Diyanet İşleri Başkanı Ali Erbaş, bugün Konya’ya geldi. Kent Ormanı’nda düzenlenen İslam İzcileri Dostluk Kampı’nı ziyaret eden Erbaş, burada düzenlenen ‘Suda Sıfır İsraf Arma Ödül Töreni’ ne katıldı. Erbaş, suyu israf etmenin haram olduğunu belirterek, şunları söyledi:
”Hepimiz Adem’deniz. Adem Aleyhisselam topraktandır. Bizim birbirimize üstünlüğümüz, ancak takva iledir. Kim ki rabbimize, onun emirlerine en iyi bir şekilde itaat ederse, nehiylerinden, yasaklarından, haramlarından en titiz bir şekilde kim kaçınırsa, Allah indinde en üstün olan odur. Bizim yaratılışımızı Cenabıhak bize hatırlatıyor. Buyuruyor ki, biz insanı en güzel bir surette yarattık. Bunu bize hatırlatıyor ve şu vazifeyi veriyor bütün kullarına; ‘Sizi yaratmış olduğum bu güzelliği muhafaza ediniz. Eğer bu güzelliği muhafaza edemezseniz, aşağıların en aşağısı olursunuz.’ Dolayısıyla bizim vazifemiz, yaşadığımız müddetçe nefes aldığımız müddetçe, Cenabıhakk’ın bize yaratmış olduğu o güzelliği o eşrefi mahlukat olmuşluğumuzu muhafaza etmektir. Bunun için peygamberler gönderilmiştir. Gönderilen bütün peygamberlerin gönderiliş amacı insanoğlunun o güzelliğini muhafaza etmesidir. İşte biz de bunun için, ahlaklı olmayı, iyi olmayı, iyi insan olmayı, dünyayı iyiliğin değiştireceğini, dünyayı iyi insanların dengede tutacağını her vesileyle dile getiriyoruz.” dedi.
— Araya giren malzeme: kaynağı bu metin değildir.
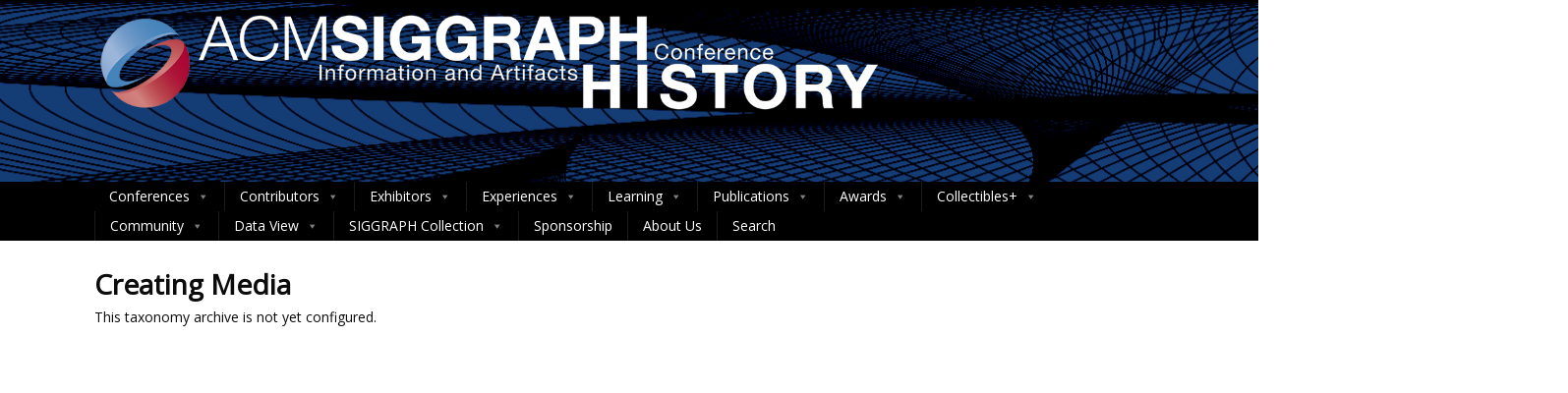

--- FILE ---
content_type: application/javascript
request_url: https://history.siggraph.org/wp-content/plugins/siggraph-archive-plugin/src/filtration/ajax-filter-entries-by-buttons.js
body_size: 466
content:
/// Called when a letter button or page number button is clicked
//function loadContributors(props) {
function loadFilteredEntries(props) {
// Takes in the props defined in the page html
	// Identifies the div with the id "all-filtered-entries" in the html
	// Makes all the entries lighter while the new ones are being loaded
	jQuery('#all-filtered-entries').addClass('loading-opacity');
	jQuery.ajax({
			type: "post",
			url: filtervars.ajaxurl,
			data: {
				action: "filter_entries_by_buttons",
				// My new buttons
				view_button: props.view_button,
				sort_by_button: props.sort_by_button,
				sort_style_button: props.sort_style_button,
				year_button: props.year_button,
				category_button: props.category_button,
				// Nonce
				nonce: filtervars.nonce,
				// Takes in the page info from the button clicked = default at 1
				// Or, what page number button was just clicked
				page: props.page,
				pod_name: props.pod_name,
				pod_sub_type: props.pod_sub_type
			},
			success: function(res) {
				jQuery('#all-filtered-entries').html(res.html);
				// Adds that pagination defined earlier; uses onPageClick page jQuery function
				customPagination(res.pagination, (e,page)=>onPageClick(e,page,props.view_button,props.sort_by_button,props.sort_style_button,props.year_button,props.category_button));
				// Changes the css styling/color when that div is clicked on
                jQuery('#all-filtered-entries').removeClass('loading-opacity');
			},
            error: function() {
                jQuery('#all-filtered-entries').html('<p>There has been an error.</p>');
‘İSRAFIN HER ÇEŞİDİ HARAMDIR’
Ali Erbaş sözlerini şöyle sürdürdü: “Suyu israf etmek haramdır. Yiyecekleri israf etmek haramdır. Zamanı israf etmek haramdır. İsrafın her çeşidi haramdır. O yüzden diyoruz ki sıfır atık, sıfır israf, helallerle meşgul olalım. Haramların her çeşidinden uzak duralım diyorum.”
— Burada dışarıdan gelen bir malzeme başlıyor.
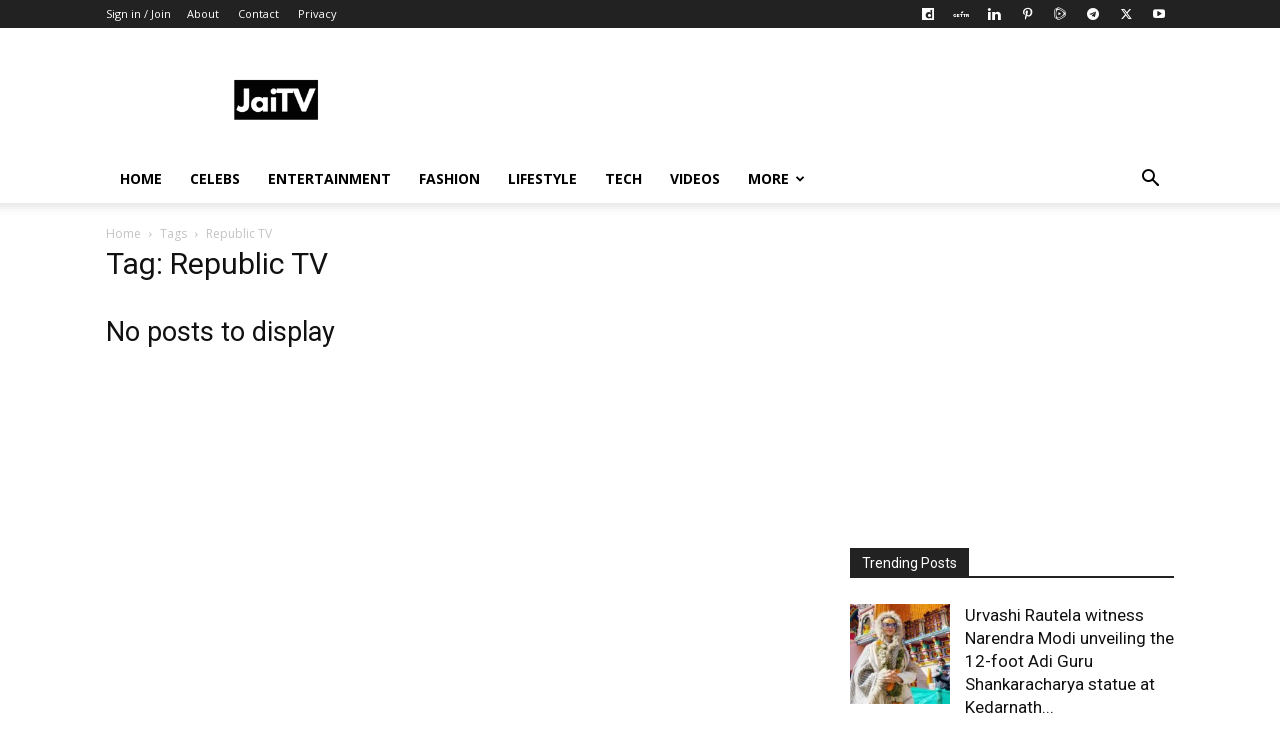

--- FILE ---
content_type: text/html; charset=utf-8
request_url: https://www.google.com/recaptcha/api2/aframe
body_size: 269
content:
<!DOCTYPE HTML><html><head><meta http-equiv="content-type" content="text/html; charset=UTF-8"></head><body><script nonce="vDmiUbIwmAVmCHTLqokFZQ">/** Anti-fraud and anti-abuse applications only. See google.com/recaptcha */ try{var clients={'sodar':'https://pagead2.googlesyndication.com/pagead/sodar?'};window.addEventListener("message",function(a){try{if(a.source===window.parent){var b=JSON.parse(a.data);var c=clients[b['id']];if(c){var d=document.createElement('img');d.src=c+b['params']+'&rc='+(localStorage.getItem("rc::a")?sessionStorage.getItem("rc::b"):"");window.document.body.appendChild(d);sessionStorage.setItem("rc::e",parseInt(sessionStorage.getItem("rc::e")||0)+1);localStorage.setItem("rc::h",'1769082379235');}}}catch(b){}});window.parent.postMessage("_grecaptcha_ready", "*");}catch(b){}</script></body></html>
‘KERBELA’DAN DERS ÇIKARMAYA MECBURUZ’
Ali Erbaş, törenin ardından izcilerle birlikte kamp alanında cuma namazı kıldı. Namazı kıldıran Ebraş, cuma hutbesinde ise Muharrem Ayı ve Kerbela konusuna dikkat çekti. Erbaş, hutbede şöyle konuştu:
“Kerbela, mezhebi, meşrebi ve düşüncesi ne olursa olsun bütün ümmetin ortak acısıdır. Allah’a ve Resulüne iman eden, Ehl-i beyte muhabbet besleyen her Müslümanın yürek sancısıdır. Neredeyse her evinde bir Hasan, bir Hüseyin, bir Ali, bir Fatıma bulunan ve gönlü evladı Resul aşkıyla yanıp tutuşan aziz milletimizin Ehl-i beyt muhabbeti asırlar geçtikçe daha da artmaktadır. Milletimiz bu sevgiyi yüreklerinin ta derinliklerinde hissetmeye devam etmektedir. Bizler, Kerbela hadisesinin hüznünü yaşarken, aynı acıların bir daha yaşanmaması için Kerbela’yı ibret nazarıyla okumaya ve ondan dersler çıkarmaya mecburuz. Kerbela’dan çıkaracağımız ilk ders, onu ayrılık ve gayrılığa değil, tevhide ve kardeşliğe vesile kılmak, gönül birlikteliğine dönüştürmektir. Sevinç ve tasayı, muhabbet ve meşakkati paylaşmaktır. Yüce Rabbimizin ‘Kendilerine apaçık deliller geldikten sonra parçalanıp ayrılığa düşenler gibi olmayın…’ emrine kulak verip sımsıkı kenetlenmektir. Fitneye, fesada ve tefrikaya karşı vahdete sarılmak, kardeşliğimize kastedenlere fırsat vermemektir.”
Erbaş, cuma namazından sonrası kentte yapımı devam eden millet bahçesindeki cami inşaatında incelemede bulundu. Erbaş, daha sonra İl Müftülüğünde basına kapalı olarak gerçekleşen evlenme aşamasında olan 33 çifte yapılacak çeyiz yardımı programına katıldı.